TAGS:

The latest veterinary research shows that while an appropriate, well-maintained surface may help minimise the risk of injury, always working on the same surface, no matter how good it is, may be counterproductive.

Dr Rachel Murray MRCVS, head of the centre for equine studies at the Animal Health Trust, and Dr Kristien Verheyen MRCVS, a lecturer in clinical epidemiology at the Royal Veterinary College, have both looked at the effects of surfaces as part of ongoing research into injury.

Dr Murray’s research has focused on dressage horses, while Dr Verheyen is undertaking a three-year project into the risk factors associated with joint injuries in racehorses.

Tools for the job

At a recent conference, Dr Murray pointed out that there is no such thing as a perfect surface for every horse.

“A dressage horse needs footing that provides stability and confidence, a show jumper needs confidence but also a small amount of slide as he lands,” she explained.

Dr Verheyen and her colleagues are currently collating data to ascertain whether the prevalence of knee and fetlock injuries increases as a horse starts race training and high-speed exercise. Part of this study focuses on whether the type of training surface also has a part to play.

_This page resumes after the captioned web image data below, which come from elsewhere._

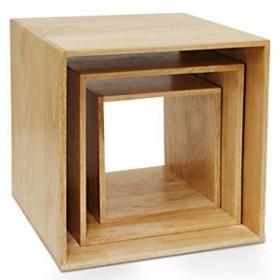 天然木 ラバーウッド キューブ ボックス 小物 収納 23×23×25cm  (M) ナチュラル   100367201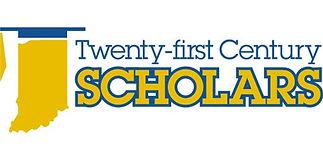 21st-Century-Scholars.jpg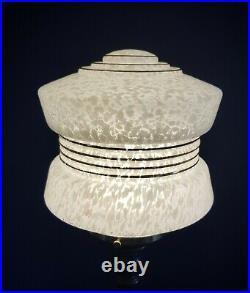 ORIGINAL 1930s ART DECO TABLE DESK LAMP. OPEN BARLEY TWIST STEM. GLOBE SHADE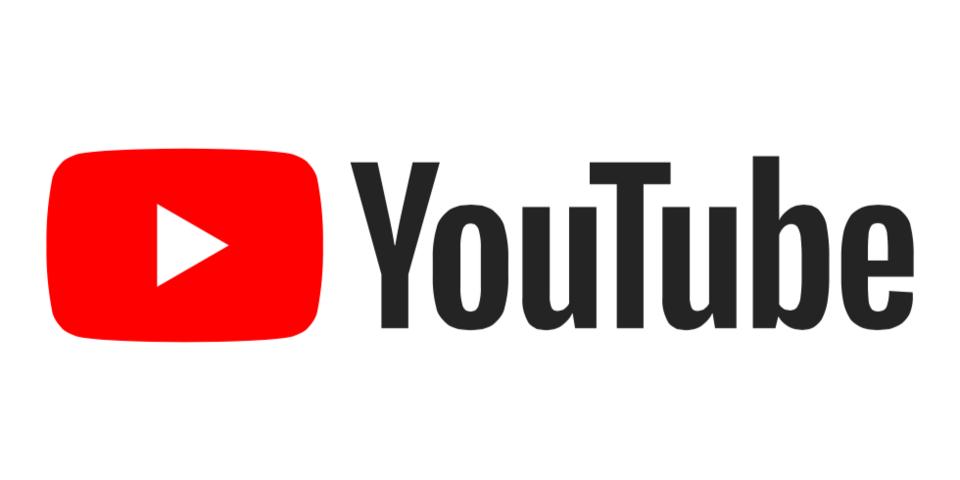 YouTube changes logo, updates app design.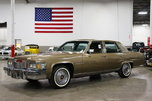 1979 Cadillac Fleetwood  for sale $11,900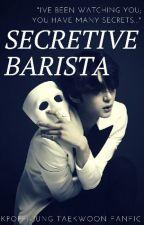 Secretive Barista by kpopfi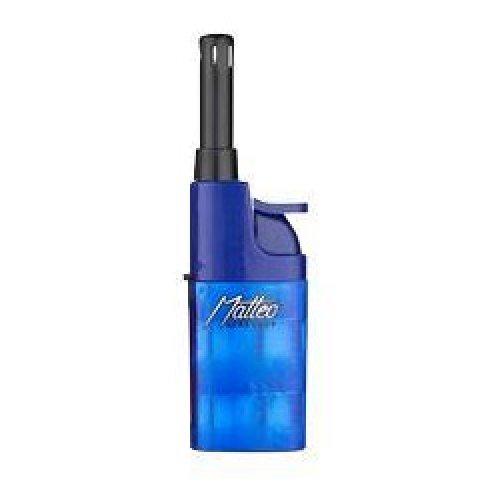 Matteo Stabfeuerzeug Mini Blau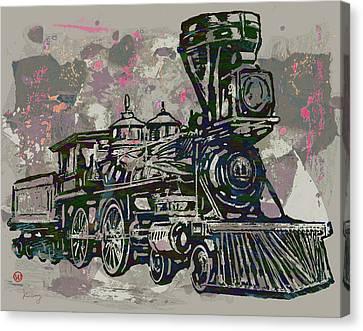 Sound Canvas Print - Classic Steam Train - New Pop Art Poster by Kim Wang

Although she is not yet at a stage to present the official findings, Dr Verheyen believes that the best regime for any performance horse, whether a racehorse or an event horse, is to train on as many surfaces as it is likely to meet in its career.

“You should train bone for what it’s meant to be doing,” explained Dr Verheyen. “If you have an event horse, it should be doing canterwork in a field rather than on a neatly prepared surface.”

Dr Murray’s research on dressage horses has led her to report that a well-maintained, wax-coated surface on a good base could reduce the risk of slipping and tripping, but she says the importance of construction and maintenance should not be underestimated.

“Theoretically, a poorer quality arena that is well maintained may be better than a quality one that is not looked after properly,” she said.

For professional riders’ opinion on different surfaces, plus discussion about the surfaces used at the Olympics in Athens and Hong Kong, see Horse & Hound (22 January, ’09)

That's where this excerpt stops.